Stored items
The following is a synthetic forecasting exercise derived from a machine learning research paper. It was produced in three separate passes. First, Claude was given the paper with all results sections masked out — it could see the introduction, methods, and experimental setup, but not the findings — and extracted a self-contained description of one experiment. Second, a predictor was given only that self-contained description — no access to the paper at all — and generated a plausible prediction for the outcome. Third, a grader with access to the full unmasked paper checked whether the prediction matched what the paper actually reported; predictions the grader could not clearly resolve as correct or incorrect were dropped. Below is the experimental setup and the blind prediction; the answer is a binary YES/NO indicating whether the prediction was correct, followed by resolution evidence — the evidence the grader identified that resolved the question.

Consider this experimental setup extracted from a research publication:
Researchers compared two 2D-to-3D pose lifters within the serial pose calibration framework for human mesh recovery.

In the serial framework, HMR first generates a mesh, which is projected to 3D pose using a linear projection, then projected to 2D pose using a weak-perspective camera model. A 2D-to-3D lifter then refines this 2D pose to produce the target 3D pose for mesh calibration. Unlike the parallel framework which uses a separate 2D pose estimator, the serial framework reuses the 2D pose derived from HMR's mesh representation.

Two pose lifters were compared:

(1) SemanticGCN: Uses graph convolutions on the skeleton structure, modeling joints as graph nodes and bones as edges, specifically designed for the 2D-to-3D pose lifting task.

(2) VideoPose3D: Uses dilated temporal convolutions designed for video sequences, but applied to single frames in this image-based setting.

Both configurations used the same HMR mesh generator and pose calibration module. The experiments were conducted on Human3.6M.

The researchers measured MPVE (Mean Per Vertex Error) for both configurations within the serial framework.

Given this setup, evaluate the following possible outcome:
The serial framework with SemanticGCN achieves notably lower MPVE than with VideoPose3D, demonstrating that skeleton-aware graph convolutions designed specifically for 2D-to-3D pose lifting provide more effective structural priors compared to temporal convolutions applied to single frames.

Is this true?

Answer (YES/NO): NO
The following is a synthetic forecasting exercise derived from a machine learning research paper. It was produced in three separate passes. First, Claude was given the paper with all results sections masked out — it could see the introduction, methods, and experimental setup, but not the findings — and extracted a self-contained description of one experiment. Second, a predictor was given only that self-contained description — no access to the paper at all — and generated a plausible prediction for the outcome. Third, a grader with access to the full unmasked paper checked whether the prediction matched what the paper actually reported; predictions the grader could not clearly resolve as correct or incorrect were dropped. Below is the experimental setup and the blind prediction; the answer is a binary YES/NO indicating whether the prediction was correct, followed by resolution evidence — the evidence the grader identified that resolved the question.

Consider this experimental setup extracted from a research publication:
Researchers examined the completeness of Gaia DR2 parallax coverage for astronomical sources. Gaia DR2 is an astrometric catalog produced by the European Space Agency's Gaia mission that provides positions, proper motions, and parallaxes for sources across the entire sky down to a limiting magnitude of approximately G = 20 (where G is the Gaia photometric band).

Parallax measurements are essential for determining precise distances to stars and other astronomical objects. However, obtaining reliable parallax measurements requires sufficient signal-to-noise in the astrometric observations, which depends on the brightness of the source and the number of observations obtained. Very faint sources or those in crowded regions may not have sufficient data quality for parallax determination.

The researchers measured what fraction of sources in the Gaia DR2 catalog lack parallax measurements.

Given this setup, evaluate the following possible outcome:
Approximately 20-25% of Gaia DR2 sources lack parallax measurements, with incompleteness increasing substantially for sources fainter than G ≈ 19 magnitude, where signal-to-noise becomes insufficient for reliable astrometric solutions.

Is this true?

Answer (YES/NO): NO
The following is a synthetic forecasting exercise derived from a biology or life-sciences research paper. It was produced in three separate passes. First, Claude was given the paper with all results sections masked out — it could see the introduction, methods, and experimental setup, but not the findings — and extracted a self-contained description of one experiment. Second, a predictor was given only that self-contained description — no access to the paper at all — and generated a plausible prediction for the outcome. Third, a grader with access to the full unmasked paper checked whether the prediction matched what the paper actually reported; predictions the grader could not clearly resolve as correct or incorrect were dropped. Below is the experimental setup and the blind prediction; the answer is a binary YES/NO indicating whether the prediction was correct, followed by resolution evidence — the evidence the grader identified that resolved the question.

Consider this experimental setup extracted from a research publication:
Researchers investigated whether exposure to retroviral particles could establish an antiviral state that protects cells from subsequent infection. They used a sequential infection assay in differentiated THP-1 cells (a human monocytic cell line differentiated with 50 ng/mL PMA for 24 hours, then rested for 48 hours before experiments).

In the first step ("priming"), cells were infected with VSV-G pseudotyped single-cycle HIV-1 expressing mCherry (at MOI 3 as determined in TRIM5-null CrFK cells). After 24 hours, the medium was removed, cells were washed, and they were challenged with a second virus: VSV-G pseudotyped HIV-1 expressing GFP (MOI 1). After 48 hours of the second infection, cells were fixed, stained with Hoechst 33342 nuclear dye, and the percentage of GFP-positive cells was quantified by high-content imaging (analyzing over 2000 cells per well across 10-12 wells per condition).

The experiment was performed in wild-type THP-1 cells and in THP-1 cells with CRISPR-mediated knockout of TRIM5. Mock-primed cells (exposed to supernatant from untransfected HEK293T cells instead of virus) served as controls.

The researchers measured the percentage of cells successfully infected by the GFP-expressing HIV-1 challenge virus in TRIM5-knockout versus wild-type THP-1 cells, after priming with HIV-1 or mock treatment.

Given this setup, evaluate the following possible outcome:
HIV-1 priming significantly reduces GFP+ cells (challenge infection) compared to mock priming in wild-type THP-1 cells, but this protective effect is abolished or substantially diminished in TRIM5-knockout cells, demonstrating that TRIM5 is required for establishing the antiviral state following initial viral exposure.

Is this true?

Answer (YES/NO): YES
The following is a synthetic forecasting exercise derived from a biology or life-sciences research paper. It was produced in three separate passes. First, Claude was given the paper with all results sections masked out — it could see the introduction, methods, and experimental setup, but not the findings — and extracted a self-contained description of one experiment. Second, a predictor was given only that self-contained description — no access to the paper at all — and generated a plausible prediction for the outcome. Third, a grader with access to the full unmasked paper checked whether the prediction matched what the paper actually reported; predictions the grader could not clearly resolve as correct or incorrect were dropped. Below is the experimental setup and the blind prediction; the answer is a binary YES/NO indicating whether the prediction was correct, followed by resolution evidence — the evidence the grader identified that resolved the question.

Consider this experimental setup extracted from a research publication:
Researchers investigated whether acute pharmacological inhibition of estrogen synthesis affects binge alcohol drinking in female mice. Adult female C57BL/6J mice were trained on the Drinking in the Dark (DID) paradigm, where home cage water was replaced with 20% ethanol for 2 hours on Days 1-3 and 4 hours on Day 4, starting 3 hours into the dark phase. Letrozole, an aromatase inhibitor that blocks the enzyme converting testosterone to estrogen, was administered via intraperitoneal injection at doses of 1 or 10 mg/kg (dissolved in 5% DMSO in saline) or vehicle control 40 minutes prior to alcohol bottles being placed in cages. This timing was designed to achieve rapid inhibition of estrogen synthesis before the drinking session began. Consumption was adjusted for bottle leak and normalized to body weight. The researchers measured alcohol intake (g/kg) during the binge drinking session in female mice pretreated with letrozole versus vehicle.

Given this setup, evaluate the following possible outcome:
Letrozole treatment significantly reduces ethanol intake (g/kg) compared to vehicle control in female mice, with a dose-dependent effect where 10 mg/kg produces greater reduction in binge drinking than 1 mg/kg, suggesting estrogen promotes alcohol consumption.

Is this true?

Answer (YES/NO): NO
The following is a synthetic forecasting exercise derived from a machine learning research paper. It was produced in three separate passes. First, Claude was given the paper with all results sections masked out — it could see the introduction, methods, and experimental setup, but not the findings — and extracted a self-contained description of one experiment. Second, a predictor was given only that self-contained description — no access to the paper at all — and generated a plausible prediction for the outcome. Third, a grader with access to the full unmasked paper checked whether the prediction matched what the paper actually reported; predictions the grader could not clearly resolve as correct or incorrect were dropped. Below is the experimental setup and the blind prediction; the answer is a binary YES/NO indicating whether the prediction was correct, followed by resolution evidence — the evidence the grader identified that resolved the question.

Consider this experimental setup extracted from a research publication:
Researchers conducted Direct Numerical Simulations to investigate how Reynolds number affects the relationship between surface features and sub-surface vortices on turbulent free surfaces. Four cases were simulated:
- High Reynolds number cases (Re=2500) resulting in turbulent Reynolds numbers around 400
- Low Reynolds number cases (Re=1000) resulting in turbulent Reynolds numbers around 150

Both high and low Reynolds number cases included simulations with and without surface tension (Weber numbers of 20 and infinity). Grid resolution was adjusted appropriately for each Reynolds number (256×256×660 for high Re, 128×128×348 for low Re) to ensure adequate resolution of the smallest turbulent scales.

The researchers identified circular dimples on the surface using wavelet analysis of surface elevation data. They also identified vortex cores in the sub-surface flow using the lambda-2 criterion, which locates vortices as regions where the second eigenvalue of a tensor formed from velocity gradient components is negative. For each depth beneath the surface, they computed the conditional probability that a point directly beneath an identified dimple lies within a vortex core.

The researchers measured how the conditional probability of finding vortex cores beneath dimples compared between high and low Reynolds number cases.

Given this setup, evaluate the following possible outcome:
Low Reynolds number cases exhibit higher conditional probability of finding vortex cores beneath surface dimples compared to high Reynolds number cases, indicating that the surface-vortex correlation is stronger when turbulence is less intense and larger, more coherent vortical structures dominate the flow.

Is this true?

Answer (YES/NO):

*Exercise instructions*:
Across the entries above, find each line with the word "flow" and please copy it out.

*Exercise response*:
The researchers identified circular dimples on the surface using wavelet analysis of surface elevation data. They also identified vortex cores in the sub-surface flow using the lambda-2 criterion, which locates vortices as regions where the second eigenvalue of a tensor formed from velocity gradient components is negative. For each depth beneath the surface, they computed the conditional probability that a point directly beneath an identified dimple lies within a vortex core.
Low Reynolds number cases exhibit higher conditional probability of finding vortex cores beneath surface dimples compared to high Reynolds number cases, indicating that the surface-vortex correlation is stronger when turbulence is less intense and larger, more coherent vortical structures dominate the flow.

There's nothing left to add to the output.